▶ **WHAT YOU WILL DO**
In the listing below, find each line that holds "resting" and list it.

►

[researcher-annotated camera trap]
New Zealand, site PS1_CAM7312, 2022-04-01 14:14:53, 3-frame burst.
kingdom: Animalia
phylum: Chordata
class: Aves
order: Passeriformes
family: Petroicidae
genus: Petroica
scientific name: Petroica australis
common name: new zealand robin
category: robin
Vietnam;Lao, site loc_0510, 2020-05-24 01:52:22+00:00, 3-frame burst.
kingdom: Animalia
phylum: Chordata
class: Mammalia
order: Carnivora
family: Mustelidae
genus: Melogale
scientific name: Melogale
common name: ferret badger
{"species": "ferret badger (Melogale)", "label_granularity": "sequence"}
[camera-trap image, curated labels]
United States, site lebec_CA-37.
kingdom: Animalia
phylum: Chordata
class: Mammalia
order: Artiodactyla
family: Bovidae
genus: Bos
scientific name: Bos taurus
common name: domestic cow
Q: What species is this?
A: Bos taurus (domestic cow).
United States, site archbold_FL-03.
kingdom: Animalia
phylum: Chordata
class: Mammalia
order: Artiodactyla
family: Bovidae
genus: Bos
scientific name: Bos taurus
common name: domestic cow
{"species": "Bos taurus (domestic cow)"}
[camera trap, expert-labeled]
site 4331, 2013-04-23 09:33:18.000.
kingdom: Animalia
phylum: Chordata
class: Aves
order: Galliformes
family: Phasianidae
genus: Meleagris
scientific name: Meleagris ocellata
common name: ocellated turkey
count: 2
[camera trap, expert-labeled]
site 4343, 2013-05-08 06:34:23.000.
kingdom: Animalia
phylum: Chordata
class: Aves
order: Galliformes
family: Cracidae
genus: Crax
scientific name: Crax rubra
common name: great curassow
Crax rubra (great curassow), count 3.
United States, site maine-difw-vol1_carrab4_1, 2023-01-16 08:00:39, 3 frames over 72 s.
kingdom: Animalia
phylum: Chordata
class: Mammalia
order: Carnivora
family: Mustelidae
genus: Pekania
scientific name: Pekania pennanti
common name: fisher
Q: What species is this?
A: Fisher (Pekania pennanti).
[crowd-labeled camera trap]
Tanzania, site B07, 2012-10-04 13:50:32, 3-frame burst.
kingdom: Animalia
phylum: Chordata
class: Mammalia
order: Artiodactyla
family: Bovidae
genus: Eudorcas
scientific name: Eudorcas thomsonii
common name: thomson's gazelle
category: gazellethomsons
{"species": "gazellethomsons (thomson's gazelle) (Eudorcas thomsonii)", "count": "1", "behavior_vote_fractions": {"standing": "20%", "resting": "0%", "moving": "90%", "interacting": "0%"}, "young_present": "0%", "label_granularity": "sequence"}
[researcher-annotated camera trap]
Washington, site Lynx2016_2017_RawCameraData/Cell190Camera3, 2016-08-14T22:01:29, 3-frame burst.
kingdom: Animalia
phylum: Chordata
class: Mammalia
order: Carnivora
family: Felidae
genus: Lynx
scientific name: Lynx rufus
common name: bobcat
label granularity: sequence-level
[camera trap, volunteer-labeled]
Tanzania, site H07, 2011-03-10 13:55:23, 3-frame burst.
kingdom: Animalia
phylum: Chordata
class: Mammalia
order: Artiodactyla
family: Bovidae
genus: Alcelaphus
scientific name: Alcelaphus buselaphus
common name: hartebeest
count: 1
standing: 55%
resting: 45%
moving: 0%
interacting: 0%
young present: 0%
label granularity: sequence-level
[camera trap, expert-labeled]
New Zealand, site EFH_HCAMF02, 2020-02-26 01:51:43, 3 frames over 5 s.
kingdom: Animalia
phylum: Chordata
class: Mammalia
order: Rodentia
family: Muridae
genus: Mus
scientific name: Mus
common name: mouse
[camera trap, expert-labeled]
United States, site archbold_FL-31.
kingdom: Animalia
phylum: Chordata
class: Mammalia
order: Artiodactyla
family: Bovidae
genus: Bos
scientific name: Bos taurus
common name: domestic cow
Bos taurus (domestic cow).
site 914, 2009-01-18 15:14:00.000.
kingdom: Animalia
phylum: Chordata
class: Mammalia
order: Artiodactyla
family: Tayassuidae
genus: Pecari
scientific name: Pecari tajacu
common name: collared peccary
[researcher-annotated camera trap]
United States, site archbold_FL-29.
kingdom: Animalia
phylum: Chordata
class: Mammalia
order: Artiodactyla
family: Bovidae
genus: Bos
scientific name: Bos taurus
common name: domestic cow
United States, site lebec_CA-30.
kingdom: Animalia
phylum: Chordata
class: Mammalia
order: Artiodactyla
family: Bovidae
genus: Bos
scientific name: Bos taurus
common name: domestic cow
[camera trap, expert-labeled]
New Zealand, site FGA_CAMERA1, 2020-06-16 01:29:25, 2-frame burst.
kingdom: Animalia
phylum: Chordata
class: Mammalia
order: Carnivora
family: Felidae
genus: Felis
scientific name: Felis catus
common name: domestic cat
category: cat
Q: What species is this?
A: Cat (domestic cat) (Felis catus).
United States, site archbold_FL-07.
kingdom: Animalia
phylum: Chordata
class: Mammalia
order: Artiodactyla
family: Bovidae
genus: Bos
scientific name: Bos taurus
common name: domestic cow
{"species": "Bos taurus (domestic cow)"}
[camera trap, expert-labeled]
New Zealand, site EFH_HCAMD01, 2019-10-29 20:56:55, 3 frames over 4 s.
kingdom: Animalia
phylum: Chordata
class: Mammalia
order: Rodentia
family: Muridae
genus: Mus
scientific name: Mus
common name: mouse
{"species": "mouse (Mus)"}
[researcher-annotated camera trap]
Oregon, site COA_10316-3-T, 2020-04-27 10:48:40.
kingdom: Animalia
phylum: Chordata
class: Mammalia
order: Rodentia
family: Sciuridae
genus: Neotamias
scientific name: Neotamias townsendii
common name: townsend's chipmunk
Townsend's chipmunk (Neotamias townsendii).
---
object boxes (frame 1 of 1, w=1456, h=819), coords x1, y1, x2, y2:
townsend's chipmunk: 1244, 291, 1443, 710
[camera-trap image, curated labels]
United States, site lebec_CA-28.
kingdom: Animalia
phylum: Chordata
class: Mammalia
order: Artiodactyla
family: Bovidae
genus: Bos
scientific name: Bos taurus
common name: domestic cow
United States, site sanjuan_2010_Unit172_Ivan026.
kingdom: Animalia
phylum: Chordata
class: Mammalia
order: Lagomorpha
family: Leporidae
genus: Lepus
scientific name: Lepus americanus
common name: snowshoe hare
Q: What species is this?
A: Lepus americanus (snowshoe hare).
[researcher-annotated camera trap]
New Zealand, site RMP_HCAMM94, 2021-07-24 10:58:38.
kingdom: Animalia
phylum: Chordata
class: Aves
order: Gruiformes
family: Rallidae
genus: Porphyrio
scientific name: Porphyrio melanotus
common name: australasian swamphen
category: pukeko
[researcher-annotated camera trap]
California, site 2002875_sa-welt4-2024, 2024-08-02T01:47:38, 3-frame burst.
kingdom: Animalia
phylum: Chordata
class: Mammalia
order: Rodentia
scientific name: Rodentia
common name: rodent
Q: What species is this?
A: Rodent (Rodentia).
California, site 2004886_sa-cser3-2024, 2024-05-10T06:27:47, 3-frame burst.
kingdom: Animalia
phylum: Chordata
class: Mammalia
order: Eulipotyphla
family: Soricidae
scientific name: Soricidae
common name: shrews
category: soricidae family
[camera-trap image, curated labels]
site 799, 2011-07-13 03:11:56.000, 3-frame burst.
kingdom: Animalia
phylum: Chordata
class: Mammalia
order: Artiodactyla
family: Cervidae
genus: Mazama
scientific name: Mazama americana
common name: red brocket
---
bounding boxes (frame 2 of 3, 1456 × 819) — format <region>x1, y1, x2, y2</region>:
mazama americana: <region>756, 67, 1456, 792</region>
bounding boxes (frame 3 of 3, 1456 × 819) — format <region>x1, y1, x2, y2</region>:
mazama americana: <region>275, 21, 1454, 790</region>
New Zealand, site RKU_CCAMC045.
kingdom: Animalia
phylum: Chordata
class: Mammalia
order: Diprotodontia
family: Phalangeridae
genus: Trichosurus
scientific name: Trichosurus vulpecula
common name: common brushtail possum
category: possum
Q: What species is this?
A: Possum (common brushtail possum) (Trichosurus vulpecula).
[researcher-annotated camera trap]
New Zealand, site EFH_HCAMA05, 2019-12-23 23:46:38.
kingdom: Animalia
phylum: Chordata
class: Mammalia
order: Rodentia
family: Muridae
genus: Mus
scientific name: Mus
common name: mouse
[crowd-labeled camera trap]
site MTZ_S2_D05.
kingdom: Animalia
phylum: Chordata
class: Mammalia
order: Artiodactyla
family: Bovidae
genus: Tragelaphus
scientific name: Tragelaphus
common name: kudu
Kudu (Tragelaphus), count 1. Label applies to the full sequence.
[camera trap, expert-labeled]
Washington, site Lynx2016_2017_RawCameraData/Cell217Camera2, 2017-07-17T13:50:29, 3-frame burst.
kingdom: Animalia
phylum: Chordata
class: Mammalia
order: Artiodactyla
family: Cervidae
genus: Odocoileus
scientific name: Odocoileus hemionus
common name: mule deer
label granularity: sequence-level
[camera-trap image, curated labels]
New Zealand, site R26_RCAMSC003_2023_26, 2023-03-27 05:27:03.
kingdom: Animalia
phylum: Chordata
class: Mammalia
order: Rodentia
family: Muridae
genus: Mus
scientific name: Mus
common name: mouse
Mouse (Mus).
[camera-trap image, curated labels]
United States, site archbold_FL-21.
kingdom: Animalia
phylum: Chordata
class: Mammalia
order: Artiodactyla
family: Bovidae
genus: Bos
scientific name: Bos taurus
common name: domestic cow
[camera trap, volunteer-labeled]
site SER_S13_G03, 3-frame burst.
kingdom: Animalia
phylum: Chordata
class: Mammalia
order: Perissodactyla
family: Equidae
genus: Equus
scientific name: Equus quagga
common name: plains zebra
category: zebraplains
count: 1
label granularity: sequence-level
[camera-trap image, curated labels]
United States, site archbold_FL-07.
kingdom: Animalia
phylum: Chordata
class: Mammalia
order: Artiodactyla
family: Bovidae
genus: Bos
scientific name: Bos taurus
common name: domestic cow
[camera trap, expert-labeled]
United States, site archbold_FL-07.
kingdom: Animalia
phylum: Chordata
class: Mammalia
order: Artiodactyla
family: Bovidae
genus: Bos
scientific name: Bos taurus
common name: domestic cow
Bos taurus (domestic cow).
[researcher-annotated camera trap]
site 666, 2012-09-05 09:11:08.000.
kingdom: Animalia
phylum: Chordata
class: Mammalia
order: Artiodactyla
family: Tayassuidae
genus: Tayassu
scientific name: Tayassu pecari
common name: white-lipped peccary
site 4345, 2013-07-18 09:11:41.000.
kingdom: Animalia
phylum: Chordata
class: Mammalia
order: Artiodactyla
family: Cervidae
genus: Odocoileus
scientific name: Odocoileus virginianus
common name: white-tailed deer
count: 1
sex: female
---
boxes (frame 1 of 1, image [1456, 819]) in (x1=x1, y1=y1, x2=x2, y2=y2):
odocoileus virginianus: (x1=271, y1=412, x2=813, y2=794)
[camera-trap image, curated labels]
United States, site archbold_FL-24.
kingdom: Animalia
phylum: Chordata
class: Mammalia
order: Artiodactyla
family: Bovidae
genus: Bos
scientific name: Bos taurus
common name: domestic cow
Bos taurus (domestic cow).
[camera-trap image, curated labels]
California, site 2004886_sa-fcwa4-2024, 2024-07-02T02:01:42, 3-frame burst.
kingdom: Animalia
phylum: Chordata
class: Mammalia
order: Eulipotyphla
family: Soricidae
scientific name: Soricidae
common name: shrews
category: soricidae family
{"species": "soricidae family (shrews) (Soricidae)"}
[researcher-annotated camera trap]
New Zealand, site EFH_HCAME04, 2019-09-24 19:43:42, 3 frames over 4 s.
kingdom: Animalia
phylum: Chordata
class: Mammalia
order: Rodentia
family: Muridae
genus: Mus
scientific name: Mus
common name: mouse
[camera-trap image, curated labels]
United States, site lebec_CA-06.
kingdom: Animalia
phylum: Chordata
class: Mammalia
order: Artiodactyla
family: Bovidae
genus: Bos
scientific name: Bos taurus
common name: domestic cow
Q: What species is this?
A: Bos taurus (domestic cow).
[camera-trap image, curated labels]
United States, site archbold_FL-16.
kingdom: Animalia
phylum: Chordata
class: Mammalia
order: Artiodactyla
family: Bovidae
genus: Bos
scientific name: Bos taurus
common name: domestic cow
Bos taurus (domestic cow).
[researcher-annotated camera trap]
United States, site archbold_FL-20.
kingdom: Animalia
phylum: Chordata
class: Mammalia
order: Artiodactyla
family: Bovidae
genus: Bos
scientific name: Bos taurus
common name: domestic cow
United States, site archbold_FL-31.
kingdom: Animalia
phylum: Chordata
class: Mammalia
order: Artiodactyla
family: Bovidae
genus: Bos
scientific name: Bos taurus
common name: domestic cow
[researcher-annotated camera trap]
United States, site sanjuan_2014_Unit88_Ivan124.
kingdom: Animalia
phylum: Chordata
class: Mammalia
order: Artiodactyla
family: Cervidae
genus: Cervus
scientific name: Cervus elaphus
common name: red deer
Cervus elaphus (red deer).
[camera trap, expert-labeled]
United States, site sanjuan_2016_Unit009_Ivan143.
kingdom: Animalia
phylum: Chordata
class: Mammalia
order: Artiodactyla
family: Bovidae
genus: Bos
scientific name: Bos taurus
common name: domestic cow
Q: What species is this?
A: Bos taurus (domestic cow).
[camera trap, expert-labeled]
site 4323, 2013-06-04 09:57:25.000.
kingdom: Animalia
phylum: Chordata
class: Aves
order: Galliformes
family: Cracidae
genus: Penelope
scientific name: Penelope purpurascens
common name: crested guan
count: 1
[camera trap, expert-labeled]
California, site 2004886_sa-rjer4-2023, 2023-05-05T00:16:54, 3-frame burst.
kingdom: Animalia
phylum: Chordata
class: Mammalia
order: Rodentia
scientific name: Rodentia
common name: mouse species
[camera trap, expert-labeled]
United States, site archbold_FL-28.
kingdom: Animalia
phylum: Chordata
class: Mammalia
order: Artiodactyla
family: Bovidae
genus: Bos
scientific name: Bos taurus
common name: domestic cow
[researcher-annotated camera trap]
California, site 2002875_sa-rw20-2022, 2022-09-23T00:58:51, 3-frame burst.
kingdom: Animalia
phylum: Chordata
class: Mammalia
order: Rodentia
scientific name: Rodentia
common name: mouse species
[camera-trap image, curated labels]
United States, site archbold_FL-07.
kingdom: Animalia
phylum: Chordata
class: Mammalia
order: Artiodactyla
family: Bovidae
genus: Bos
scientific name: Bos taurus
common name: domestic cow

◄

▶ **RESULT FOR THIS TASK**
{"species": "gazellethomsons (thomson's gazelle) (Eudorcas thomsonii)", "count": "1", "behavior_vote_fractions": {"standing": "20%", "resting": "0%", "moving": "90%", "interacting": "0%"}, "young_present": "0%", "label_granularity": "sequence"}
resting: 45%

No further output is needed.